Ele está desapegado de tudo, mas ele tem Deus e Ele lhe basta. É uma grande
graça que Deus concede aos ricos tirando lhe suas riquezas. Ele lhe mostra que
nada é estável aqui embaixo, que é preciso não contar com nada, mas que se deve
antes se abandonar completamente a Deus e não amar senão a Ele.
“As provas da alma ou
da vida sobrenatural são os escrúpulos. Eu não falo dos escrúpulos que têm as
almas tímidas ou ignorantes, mas daqueles que obcecam as almas mais perfeitas.
Estes escrúpulos são um bem, pois que eles prendem [a alma] mais a Deus.
“As provas da alma ou
da vida sobrenatural são a privação da presença sensível de Deus.
“Vede este pessoal
cuja vontade está presa àquela de Deus. O demônio lhe sugere um pensamento
culpável; logo ela repele este mau pensamento. Contudo a tentação redobra,
enche todo o seu coração, ocupa todas as potências se sua alma; não resta a esta
pessoa mais que a sua vontade que, cheia de horror pelo pecado, mantém se
sempre unida a Deus. Deus, querendo a provar ainda mais, lhe afasta Sua
presença sensível e ela permanece sem consolações da parte de Deus. Seu
espírito se enche de espessas trevas; ela não sabe mais distinguir se ela
consentiu ou não na tentação que a obceca; ela se pergunta se ela goza ainda da
amizade de Deus ou se ela está em estado de pecado mortal. Não obstante ela não
se perturba, ela permanece sempre fortemente apoiada em Deus e inabalável como
um rochedo. Ela pede luzes a seu diretor sem procurar consolações e mantém se
cegamente submissa à vontade de Deus.
“Quantos méritos essa
pessoa não ganha! Como Deus a olha com complacência! Vós não sentis que é
preciso uma virtude bem sólida para uma tal prova? Este estado dura mais ou
menos tempo segundo a vontade de Deus que cumula em seguida esta alma de
consolações sobre a terra, concede lhe imediatamente a mais brilhante das
coroas do céu quando a prova durou até a morte.
Uma alma, minha
filha, é facilmente alegre e fervorosa quando ela sente em si todas as
consolações inerentes à graça de Deus. Mas que uma alma esteja alegre e
fervorosa quando Deus parece se ter dela retirado, quando ela sente sua
fraqueza e sua miséria, quando ela está na dor ou no acabrunhamento , quando
seu espírito é atormentado por mil pensamentos, quando ela se vê distraída em
suas orações, quando ela se vê (assoupi) no serviço de Deus, é então, minha
filha, uma coisa rara, e contudo, isto deveria ser assim. Felizes são as almas
que não se deixam abater por estas provas, que repelem as distrações sem com
elas se preocupar muito, que recorrem a Deus em seus sofrimentos e suas
aflições, que procuram nEle a sua força e seu apoio! Felizes as almas que
conservam inalterável a sua alegria e que sabem se submeter inteiramente e em
todas as coisas à vontade e ao beneplácito de Deus, persuadidas de que Ele
dirige e dispõe tudo para sua glória e para seu bem!

_TRECHOS DE DADOS_
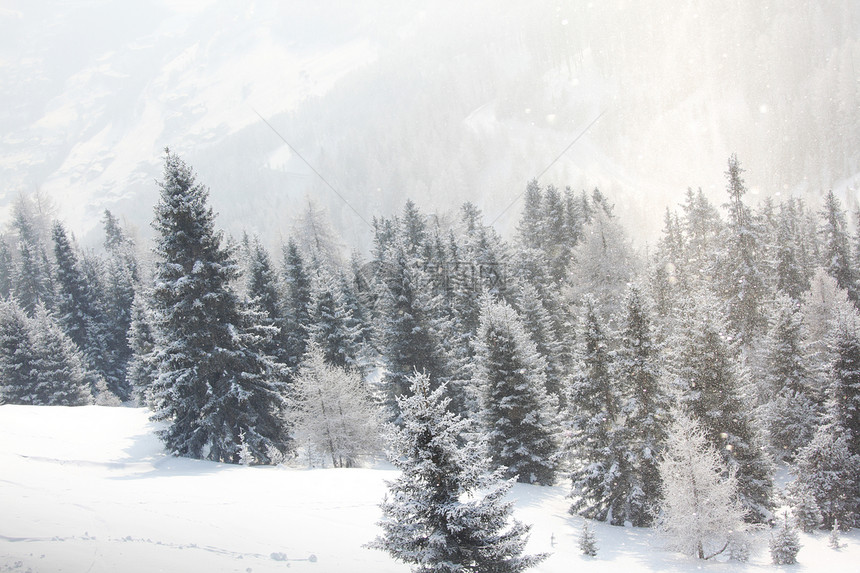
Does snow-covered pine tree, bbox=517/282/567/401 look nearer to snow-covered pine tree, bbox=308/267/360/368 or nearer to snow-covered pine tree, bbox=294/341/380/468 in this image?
snow-covered pine tree, bbox=308/267/360/368

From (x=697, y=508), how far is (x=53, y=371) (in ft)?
137

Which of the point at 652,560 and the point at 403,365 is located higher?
the point at 403,365

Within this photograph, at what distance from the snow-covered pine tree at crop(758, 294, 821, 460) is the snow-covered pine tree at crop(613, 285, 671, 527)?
982cm

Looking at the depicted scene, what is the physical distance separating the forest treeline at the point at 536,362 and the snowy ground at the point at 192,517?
5.67 ft

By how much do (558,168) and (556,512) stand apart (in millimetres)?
120973

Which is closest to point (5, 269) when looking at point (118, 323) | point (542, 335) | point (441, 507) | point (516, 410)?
point (118, 323)

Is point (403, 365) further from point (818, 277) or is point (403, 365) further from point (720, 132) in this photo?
point (720, 132)

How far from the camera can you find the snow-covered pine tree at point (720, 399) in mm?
20672

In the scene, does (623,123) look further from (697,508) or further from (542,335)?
(697,508)

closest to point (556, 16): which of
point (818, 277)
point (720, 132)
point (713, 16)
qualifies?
point (713, 16)

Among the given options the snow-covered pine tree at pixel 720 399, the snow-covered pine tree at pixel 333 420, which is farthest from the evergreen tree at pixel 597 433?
the snow-covered pine tree at pixel 333 420

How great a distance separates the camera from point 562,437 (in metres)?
23.8

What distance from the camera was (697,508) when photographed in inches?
678

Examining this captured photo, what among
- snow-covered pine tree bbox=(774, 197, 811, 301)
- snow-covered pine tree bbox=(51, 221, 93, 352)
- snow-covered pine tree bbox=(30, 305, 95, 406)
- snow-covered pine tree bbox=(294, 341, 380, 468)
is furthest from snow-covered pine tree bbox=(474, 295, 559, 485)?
snow-covered pine tree bbox=(51, 221, 93, 352)
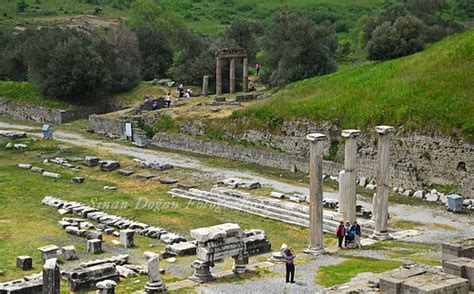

_LISTA DE TAREFAS_
1. Copie o trecho das linhas que vai da linha com "Examining this captured photo, what among" até o fim das linhas, com as duas pontas incluídas, mas sem as imagens.
2. Continue o texto sobre as provas da alma a partir da última frase mostrada.
O texto e as linhas não têm nenhuma ligação entre si.

_AS RESPOSTAS_
1.
Examining this captured photo, what among
- snow-covered pine tree bbox=(774, 197, 811, 301)
- snow-covered pine tree bbox=(51, 221, 93, 352)
- snow-covered pine tree bbox=(30, 305, 95, 406)
- snow-covered pine tree bbox=(294, 341, 380, 468)
is furthest from snow-covered pine tree bbox=(474, 295, 559, 485)?
snow-covered pine tree bbox=(51, 221, 93, 352)

2.
Quanto agrada a Deus
provar assim as almas, Ele o faz por três motivos: o primeiro motivo não é
outro que o da própria prova; Deus conhece assim quais são as almas que lhe são
verdadeiramente fiéis, que O amam sinceramente e não de um modo interesseiro. Ele
as deixa por algum tempo a si mesmas para ver como elas caminham e de que lado
elas direcionam seus passos, se elas permanecem firmes e cheias de coragem.
Vede uma mãe cujo filho começa a andar; ela o deixa só por algum tempo e num
pequeno espaço a percorrer, a fim de que ele caminhe sem o seu auxílio. A mãe
contudo não se mantém distante, ela permanece próxima para observar os
movimentos de seu filho e o impedir de cair.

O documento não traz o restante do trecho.